• Work item: Only the lines from the top of the data through the line containing "family: Procyonidae" should be duplicated, exactly as they appear.
┄┄┄┄┄┄
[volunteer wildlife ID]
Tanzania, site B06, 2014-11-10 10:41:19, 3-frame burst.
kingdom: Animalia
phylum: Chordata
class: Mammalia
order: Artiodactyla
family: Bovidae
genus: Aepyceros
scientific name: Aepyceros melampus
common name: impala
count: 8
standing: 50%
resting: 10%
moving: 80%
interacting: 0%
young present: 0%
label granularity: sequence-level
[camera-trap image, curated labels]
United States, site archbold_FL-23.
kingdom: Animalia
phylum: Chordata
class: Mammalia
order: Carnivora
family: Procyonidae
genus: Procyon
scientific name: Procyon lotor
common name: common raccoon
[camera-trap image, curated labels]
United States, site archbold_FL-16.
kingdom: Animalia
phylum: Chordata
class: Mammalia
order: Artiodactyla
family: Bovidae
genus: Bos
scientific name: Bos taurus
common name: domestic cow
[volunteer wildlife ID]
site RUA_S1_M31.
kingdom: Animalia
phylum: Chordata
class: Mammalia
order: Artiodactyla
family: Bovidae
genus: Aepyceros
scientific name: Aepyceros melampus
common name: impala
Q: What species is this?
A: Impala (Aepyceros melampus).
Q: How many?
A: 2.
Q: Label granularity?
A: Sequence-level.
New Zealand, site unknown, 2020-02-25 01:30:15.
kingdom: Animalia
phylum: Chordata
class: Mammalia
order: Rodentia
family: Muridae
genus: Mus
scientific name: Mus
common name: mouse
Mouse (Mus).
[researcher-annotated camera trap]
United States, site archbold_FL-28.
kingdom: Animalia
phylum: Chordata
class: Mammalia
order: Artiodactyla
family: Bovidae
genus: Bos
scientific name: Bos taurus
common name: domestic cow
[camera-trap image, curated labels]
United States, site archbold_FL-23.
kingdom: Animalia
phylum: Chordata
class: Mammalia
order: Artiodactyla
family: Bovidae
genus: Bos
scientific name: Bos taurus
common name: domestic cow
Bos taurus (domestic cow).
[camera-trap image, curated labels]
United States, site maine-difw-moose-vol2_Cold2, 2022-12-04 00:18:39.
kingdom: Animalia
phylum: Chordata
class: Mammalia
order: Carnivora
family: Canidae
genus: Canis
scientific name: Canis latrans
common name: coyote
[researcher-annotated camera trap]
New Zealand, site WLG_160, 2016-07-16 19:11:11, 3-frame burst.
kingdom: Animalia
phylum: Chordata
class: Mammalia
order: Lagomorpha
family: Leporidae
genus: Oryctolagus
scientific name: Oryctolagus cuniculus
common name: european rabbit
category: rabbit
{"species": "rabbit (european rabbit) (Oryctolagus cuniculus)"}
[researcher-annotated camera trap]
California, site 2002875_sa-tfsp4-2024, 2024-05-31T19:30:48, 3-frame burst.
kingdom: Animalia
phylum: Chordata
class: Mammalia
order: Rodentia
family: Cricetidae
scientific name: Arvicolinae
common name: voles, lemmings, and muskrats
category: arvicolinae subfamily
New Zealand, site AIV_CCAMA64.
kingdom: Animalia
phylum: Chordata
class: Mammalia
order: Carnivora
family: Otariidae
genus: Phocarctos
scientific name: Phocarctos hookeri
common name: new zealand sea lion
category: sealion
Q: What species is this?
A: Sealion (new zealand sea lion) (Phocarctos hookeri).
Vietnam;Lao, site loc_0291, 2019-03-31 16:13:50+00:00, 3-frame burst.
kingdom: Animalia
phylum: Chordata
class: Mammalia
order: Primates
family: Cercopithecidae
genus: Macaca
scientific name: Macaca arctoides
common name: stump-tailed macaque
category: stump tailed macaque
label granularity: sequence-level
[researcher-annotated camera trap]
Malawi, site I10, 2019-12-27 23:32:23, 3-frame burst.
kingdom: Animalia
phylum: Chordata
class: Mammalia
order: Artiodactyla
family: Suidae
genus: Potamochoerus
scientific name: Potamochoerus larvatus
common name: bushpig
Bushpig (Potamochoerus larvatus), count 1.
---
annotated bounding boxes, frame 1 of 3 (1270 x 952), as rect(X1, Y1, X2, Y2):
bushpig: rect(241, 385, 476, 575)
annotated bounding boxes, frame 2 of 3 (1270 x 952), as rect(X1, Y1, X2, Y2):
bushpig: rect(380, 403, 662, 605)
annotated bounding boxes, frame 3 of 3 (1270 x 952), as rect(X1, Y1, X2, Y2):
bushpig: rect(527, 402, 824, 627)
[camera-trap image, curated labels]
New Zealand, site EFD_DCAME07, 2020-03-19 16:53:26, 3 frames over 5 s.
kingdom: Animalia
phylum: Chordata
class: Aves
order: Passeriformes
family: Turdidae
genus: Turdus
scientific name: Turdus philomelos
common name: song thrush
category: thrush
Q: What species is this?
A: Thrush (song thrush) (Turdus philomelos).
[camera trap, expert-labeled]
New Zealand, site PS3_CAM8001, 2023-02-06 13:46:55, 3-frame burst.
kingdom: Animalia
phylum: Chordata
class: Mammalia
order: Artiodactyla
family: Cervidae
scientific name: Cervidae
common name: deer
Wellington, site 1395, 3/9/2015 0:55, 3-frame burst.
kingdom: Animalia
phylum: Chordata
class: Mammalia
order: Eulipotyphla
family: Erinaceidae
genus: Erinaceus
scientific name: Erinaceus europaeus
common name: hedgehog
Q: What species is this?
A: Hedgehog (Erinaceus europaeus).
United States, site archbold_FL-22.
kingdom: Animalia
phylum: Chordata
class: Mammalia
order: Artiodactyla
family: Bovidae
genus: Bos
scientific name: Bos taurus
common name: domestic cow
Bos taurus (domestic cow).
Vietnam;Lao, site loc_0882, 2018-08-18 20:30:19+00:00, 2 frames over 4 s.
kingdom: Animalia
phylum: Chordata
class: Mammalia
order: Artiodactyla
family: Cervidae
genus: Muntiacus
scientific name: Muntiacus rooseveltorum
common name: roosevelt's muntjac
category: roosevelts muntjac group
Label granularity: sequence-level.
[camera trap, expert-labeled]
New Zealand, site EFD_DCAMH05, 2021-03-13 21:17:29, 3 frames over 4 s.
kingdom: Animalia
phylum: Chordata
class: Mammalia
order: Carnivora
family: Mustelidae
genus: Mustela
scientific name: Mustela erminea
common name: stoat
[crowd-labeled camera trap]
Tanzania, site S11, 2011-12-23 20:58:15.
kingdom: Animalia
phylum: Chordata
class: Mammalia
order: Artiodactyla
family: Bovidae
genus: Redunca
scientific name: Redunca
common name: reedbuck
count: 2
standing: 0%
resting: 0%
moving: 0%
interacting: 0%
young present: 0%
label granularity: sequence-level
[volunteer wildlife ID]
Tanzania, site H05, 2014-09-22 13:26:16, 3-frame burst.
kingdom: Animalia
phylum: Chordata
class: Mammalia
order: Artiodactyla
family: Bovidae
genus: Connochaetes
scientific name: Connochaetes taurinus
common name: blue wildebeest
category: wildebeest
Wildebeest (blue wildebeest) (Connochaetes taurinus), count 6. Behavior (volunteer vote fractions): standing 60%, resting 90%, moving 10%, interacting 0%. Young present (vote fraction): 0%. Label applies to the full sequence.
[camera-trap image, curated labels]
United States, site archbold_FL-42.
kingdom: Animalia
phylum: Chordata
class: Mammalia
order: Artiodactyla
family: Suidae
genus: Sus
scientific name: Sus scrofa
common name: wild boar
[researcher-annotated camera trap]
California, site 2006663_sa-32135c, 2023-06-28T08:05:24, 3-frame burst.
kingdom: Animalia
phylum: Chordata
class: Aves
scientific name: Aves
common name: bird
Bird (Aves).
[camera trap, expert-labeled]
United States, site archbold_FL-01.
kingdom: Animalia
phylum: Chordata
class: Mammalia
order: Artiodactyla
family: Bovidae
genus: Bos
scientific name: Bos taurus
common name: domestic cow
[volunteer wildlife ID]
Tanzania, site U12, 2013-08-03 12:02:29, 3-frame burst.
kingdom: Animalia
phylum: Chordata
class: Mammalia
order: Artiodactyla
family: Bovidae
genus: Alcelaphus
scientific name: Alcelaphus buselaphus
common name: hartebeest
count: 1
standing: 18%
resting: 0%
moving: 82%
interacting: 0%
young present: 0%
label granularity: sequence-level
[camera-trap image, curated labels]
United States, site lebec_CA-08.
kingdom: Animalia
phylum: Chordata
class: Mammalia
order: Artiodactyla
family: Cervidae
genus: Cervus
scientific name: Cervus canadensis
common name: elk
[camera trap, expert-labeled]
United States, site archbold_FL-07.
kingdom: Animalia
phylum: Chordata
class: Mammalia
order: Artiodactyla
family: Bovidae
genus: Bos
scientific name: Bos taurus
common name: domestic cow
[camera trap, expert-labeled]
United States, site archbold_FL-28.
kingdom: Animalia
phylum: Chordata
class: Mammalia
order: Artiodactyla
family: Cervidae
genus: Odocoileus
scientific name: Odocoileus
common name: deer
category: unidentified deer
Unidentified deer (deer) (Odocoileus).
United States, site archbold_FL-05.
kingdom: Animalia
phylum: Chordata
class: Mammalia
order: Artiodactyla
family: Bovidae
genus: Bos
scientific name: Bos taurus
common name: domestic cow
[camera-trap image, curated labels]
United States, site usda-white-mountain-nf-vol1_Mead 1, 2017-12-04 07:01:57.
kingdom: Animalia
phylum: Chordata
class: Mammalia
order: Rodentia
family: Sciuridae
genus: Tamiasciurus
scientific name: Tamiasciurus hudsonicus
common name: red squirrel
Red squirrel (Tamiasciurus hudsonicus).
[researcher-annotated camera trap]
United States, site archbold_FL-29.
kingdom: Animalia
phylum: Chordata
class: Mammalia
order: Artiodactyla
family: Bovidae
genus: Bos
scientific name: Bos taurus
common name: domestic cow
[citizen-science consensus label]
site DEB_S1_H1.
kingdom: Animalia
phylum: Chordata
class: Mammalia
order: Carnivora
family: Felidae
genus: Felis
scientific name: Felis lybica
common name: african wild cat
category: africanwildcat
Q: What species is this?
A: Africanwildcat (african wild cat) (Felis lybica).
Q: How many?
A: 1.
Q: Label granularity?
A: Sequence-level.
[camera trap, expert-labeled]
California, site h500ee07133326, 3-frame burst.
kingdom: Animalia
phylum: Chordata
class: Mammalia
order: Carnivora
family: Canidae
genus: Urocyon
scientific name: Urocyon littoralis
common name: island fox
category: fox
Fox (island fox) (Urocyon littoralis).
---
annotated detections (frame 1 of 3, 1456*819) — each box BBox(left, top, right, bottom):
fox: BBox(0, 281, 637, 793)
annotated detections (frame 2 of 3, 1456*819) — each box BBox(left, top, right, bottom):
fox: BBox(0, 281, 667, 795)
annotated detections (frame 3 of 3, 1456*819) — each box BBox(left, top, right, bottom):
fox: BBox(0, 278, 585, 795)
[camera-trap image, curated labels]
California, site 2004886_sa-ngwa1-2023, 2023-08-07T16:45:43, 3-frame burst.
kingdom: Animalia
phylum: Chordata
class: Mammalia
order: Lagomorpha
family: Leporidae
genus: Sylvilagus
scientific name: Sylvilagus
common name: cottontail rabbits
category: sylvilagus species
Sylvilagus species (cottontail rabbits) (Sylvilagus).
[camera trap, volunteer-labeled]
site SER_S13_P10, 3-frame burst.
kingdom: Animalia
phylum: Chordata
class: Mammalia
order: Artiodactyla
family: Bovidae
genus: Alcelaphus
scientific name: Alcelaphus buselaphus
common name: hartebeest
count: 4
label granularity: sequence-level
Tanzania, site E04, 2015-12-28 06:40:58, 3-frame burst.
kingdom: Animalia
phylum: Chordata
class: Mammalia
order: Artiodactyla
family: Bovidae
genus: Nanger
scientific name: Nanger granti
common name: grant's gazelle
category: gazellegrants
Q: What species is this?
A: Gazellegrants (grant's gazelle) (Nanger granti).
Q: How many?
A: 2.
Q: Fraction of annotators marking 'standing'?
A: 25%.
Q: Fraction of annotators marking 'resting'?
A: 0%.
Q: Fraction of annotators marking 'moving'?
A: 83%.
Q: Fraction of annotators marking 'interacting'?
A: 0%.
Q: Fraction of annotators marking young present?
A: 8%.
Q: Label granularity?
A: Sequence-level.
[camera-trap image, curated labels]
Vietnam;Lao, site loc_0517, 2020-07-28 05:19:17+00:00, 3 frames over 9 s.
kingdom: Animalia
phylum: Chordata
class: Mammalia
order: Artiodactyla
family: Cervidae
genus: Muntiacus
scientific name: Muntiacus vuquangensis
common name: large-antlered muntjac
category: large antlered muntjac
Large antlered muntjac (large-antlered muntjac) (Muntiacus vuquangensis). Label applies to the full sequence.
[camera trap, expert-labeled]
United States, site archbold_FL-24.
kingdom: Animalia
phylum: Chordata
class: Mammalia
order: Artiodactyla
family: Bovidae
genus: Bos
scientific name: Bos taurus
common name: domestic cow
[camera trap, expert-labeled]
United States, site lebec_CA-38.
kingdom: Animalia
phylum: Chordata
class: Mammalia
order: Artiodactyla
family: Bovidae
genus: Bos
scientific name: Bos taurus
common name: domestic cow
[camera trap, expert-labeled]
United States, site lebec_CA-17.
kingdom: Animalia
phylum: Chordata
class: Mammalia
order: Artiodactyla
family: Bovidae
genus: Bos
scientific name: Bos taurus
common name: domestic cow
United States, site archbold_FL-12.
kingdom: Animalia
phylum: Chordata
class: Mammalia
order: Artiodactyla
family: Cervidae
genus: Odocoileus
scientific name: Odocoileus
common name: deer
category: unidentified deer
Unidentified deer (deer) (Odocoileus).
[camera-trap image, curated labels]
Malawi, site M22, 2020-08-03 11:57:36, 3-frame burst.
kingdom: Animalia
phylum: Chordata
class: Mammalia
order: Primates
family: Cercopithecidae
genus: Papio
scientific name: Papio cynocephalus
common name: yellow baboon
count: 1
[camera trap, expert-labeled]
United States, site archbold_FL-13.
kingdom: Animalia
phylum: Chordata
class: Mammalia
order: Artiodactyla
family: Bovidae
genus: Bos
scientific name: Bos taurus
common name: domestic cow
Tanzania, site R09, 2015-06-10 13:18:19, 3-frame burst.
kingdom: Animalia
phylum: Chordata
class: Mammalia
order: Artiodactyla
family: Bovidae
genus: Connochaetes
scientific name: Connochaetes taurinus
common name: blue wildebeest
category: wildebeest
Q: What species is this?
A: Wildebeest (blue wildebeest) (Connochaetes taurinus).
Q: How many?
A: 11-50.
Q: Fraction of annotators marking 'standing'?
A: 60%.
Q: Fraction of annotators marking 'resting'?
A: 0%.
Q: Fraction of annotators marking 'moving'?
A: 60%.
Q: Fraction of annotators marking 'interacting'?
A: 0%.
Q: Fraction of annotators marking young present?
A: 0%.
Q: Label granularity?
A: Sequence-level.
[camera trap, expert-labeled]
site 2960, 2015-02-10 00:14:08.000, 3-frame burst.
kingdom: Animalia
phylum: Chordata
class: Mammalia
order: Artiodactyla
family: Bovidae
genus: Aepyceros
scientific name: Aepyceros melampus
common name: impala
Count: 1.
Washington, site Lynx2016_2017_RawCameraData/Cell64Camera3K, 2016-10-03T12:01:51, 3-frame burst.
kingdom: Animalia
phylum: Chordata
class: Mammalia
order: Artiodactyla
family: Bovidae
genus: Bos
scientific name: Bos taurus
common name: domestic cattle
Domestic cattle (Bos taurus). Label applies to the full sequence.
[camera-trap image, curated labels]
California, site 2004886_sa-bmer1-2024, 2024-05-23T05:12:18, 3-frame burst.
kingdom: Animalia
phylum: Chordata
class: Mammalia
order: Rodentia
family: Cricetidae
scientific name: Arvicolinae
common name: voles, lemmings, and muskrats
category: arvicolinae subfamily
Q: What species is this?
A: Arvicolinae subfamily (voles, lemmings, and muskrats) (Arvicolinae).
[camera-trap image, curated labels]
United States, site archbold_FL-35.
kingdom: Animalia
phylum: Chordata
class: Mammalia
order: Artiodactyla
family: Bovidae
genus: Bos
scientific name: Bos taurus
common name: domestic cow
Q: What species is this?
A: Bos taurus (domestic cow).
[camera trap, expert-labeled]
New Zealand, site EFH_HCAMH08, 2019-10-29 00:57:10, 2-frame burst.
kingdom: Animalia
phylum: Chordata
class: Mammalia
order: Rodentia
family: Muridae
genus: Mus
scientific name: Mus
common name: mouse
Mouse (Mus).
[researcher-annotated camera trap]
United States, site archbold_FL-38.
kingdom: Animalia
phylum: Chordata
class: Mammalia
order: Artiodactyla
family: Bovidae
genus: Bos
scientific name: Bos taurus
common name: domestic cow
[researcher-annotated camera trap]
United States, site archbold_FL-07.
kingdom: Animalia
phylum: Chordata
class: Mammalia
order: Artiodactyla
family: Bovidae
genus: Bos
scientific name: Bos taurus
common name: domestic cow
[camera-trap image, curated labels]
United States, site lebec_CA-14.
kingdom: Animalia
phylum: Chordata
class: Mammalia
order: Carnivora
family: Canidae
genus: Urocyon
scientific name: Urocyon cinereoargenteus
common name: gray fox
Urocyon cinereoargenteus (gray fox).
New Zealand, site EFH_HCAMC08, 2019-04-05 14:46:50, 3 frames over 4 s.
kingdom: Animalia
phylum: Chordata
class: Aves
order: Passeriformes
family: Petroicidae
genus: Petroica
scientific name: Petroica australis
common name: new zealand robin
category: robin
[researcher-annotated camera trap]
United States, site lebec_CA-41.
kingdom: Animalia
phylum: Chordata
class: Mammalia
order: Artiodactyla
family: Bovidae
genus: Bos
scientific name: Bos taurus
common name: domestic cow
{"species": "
┄┄┄┄┄┄
• Output for this exercise:
[volunteer wildlife ID]
Tanzania, site B06, 2014-11-10 10:41:19, 3-frame burst.
kingdom: Animalia
phylum: Chordata
class: Mammalia
order: Artiodactyla
family: Bovidae
genus: Aepyceros
scientific name: Aepyceros melampus
common name: impala
count: 8
standing: 50%
resting: 10%
moving: 80%
interacting: 0%
young present: 0%
label granularity: sequence-level
[camera-trap image, curated labels]
United States, site archbold_FL-23.
kingdom: Animalia
phylum: Chordata
class: Mammalia
order: Carnivora
family: Procyonidae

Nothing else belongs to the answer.